● **WHAT THE TASK ASKS**
Count the lines of the material below that contain the string "bounding", and give only that number.

<<<<

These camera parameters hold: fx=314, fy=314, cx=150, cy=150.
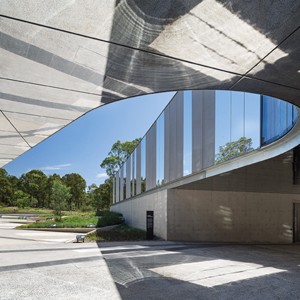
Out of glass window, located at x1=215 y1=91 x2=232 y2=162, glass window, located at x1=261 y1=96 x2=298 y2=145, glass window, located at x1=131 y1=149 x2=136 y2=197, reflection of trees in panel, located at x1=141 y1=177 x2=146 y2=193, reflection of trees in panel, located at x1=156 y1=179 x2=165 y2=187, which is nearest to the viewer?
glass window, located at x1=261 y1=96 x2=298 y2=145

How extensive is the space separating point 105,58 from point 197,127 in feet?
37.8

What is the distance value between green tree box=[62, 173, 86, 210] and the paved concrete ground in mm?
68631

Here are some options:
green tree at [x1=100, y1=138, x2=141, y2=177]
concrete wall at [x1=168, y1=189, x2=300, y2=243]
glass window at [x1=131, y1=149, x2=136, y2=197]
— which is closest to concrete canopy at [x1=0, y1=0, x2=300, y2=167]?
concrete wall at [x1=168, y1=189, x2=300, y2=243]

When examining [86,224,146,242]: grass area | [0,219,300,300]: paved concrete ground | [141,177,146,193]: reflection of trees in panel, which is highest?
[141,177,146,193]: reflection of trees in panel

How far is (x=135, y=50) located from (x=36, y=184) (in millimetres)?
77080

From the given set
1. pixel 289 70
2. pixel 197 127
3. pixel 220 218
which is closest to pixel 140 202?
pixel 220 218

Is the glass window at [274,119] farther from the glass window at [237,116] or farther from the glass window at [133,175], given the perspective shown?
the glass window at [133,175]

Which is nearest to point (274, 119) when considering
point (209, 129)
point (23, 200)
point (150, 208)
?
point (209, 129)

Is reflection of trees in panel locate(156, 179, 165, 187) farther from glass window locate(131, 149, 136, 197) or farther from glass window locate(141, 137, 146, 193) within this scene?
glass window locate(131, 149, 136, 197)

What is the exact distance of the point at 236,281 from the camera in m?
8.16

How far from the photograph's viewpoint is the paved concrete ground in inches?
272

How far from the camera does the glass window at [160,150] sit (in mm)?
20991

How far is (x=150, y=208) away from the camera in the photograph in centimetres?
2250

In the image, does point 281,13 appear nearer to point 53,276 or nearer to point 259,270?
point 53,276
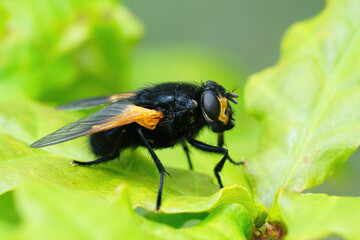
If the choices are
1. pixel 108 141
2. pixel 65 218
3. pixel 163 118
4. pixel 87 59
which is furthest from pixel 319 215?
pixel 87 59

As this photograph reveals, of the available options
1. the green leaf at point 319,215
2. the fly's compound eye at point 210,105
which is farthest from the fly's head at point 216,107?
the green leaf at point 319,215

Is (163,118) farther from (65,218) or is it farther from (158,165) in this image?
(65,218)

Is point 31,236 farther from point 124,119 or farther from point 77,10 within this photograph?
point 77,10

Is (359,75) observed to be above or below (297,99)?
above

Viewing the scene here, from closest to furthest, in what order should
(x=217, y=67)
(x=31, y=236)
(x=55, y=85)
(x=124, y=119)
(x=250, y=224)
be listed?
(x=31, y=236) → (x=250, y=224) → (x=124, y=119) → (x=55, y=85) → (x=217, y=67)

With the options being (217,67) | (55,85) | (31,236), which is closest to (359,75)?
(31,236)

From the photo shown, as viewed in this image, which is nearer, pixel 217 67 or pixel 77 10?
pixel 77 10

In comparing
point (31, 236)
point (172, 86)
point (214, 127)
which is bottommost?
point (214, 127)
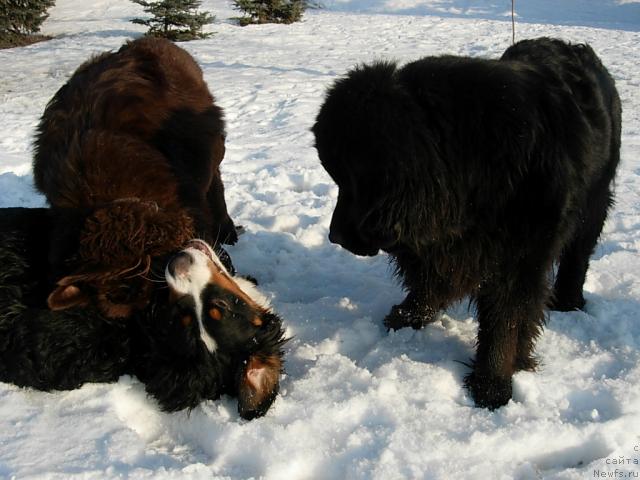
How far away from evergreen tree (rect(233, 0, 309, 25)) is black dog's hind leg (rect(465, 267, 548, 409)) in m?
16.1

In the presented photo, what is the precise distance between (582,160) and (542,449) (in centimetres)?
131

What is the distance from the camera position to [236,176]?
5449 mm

>>>>
<<<<

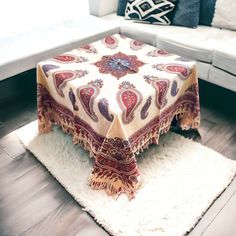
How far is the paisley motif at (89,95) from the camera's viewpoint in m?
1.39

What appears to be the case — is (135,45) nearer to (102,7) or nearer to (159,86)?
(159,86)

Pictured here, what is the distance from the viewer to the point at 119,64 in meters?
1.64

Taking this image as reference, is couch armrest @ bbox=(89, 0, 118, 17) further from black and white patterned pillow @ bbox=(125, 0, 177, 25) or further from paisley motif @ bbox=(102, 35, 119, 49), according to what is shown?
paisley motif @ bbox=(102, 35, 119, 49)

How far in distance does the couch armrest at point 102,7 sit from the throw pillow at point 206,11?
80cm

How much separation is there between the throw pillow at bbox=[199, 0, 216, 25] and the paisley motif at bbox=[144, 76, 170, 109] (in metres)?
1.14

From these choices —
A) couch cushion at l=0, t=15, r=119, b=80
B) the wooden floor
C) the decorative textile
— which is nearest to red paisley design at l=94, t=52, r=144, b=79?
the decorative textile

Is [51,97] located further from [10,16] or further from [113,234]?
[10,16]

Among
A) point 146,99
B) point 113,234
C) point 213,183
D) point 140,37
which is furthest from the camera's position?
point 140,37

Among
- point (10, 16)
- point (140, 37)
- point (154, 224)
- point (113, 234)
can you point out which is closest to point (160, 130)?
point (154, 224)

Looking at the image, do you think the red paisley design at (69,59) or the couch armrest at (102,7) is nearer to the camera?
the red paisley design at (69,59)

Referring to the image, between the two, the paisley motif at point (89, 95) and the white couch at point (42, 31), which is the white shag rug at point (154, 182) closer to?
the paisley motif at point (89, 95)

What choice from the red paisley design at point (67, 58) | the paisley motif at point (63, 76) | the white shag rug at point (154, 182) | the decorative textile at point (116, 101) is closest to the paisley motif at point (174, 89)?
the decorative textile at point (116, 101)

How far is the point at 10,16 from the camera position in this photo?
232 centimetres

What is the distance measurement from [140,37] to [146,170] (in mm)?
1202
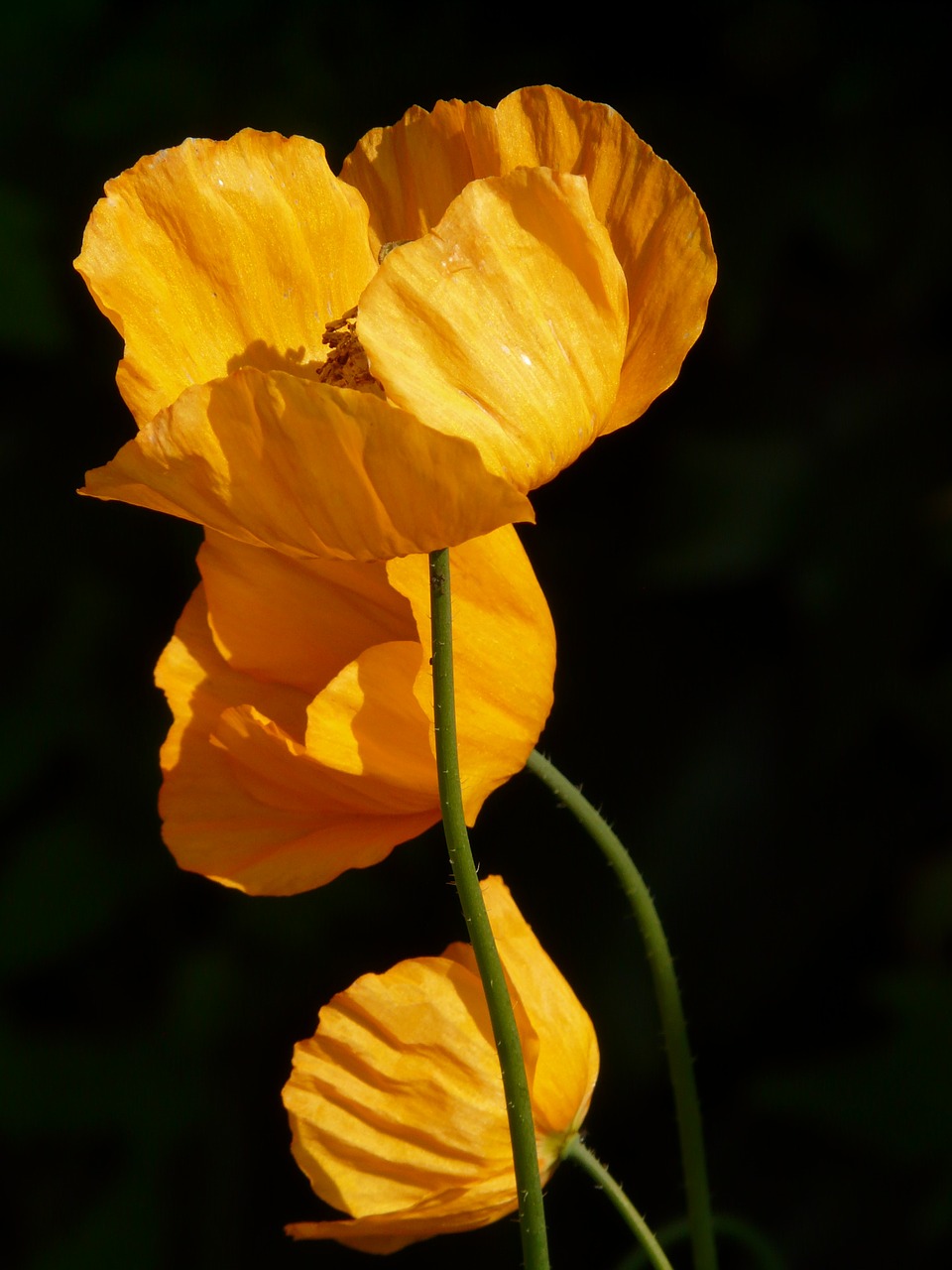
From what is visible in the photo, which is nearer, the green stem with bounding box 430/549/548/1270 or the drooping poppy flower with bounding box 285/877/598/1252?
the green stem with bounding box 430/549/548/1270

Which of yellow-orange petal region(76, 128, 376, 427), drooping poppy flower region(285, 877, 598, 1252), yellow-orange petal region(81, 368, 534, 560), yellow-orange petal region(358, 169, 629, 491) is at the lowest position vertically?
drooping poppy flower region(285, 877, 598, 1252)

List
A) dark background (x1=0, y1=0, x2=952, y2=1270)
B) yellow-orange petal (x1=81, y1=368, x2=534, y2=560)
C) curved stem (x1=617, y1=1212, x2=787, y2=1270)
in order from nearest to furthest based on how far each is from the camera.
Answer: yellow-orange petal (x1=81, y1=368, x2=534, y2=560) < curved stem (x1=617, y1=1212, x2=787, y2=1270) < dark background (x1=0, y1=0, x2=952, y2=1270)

>>>>

● **ANSWER FOR THE TASK**
2